Another factor, one she would be too modest to claim herself, is what Rubinstein calls her “extraordinary musicianship.” He elaborates, “Her sense of rhythm is really unique. Her sense of harmony is interesting. We really never do the same song in the same way when we play – we take the jazz approach. There are moments when we have the same thoughts, and take the plunge into the same direction, take the same risk. It’s a great treat.”
So what’s next for Jan Wheaton? “I want to play as much golf as I can. It’s the challenge,” she says. “I used to think it was silly, hitting a little white ball.
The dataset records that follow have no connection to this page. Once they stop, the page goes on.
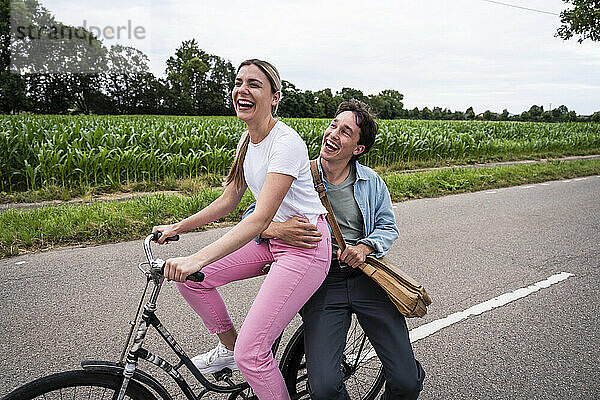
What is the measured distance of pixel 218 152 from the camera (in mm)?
11047

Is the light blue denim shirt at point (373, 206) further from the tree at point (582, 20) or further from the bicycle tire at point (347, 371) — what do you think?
the tree at point (582, 20)

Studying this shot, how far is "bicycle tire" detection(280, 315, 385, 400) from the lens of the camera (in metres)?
2.60

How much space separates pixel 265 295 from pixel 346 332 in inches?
20.2

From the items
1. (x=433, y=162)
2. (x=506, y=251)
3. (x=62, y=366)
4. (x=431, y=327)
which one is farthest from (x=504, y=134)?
(x=62, y=366)

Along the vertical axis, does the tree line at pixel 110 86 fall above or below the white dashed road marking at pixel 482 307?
above

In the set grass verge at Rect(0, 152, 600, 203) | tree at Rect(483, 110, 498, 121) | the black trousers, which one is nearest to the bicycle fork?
the black trousers

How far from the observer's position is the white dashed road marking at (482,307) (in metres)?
3.96

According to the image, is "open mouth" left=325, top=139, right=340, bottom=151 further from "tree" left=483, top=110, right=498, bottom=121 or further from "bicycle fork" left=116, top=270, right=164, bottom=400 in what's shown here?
"tree" left=483, top=110, right=498, bottom=121

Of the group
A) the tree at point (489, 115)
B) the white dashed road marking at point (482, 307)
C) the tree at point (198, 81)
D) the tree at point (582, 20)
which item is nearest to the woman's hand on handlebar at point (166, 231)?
the white dashed road marking at point (482, 307)

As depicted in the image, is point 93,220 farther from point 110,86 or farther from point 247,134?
point 110,86

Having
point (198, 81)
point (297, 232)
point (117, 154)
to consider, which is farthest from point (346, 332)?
point (198, 81)

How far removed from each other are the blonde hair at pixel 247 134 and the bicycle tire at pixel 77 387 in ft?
3.81

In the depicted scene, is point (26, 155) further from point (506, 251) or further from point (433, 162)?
point (433, 162)

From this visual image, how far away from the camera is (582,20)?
84.6 ft
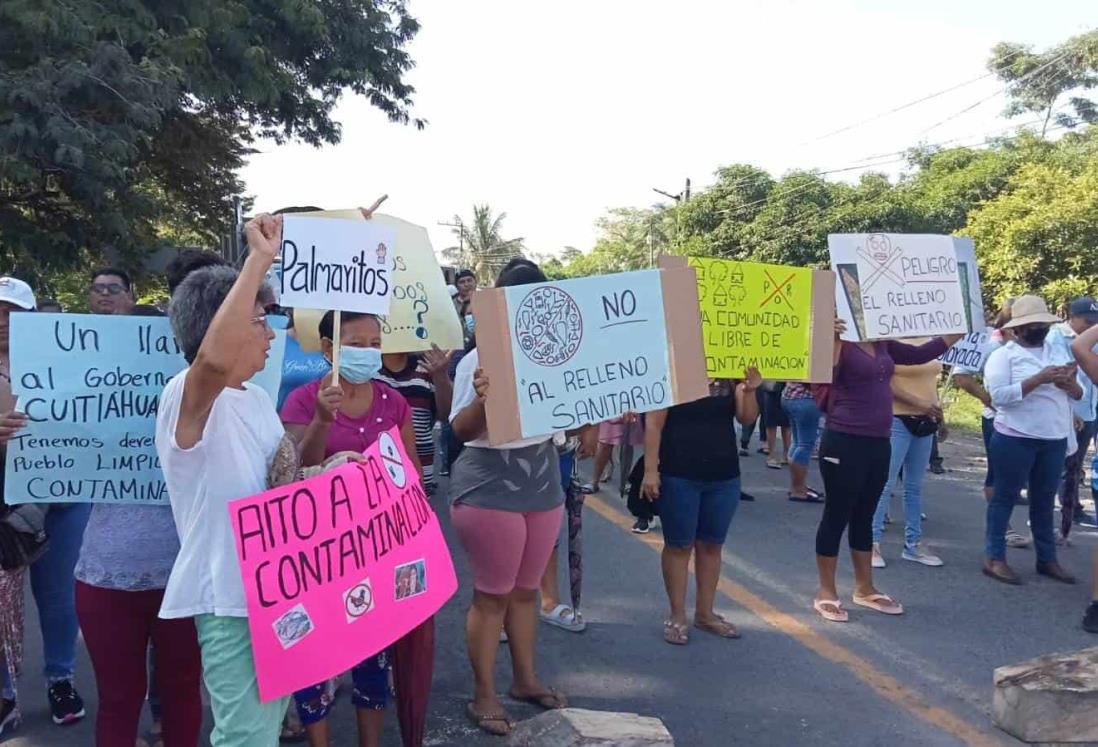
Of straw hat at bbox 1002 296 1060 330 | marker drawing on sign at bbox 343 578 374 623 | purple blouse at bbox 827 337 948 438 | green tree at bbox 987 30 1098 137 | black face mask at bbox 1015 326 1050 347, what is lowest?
marker drawing on sign at bbox 343 578 374 623

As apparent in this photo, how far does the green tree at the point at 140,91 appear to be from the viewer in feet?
27.6

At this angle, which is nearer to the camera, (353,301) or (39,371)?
(39,371)

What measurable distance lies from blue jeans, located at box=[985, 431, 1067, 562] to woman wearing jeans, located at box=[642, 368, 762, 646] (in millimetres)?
2117

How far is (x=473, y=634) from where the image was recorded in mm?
3656

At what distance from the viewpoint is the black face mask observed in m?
5.59

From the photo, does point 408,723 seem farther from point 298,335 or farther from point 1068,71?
point 1068,71

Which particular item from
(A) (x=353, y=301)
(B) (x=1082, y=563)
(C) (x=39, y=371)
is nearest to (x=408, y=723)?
(A) (x=353, y=301)

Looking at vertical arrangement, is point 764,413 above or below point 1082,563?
above

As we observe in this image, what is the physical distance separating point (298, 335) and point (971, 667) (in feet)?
11.7

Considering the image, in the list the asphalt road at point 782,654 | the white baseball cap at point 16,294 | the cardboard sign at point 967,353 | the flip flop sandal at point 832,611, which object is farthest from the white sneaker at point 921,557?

But I cannot let this game beat me.” And, of course, there’s the musical goal of “continuing to live this life of music for as long as I’m able.”
Sidebar
Favorite musical artist: Nancy Wilson.
Why: “Her phrasing. You have no doubt what she’s singing about. The way she ‘works’ her notes.”
Favorite song to sing: “None. I like everything I do. I prefer sultry love songs.”
On expanding her repertoire: “Somebody asks, do you know this song? I look it up and listen to it. If I like it, I add it.”
Formal music training: “My mother taught me piano. I played clarinet in the marching band. I can read music and play a song, but not in a room where anyone else can hear me.”
Community involvement: Board of directors, Dane County Rape Crisis Center; member, Madison CitiARTS Commission, Madison’s Affirmative Action Commission, Madison’s Alcohol Licensing and Review Commission.
On Madison: “This is as big a city as I need. I love to visit big cities, but they’re just too much. This is home. Even if I had been ‘discovered,’ this is where I would be.”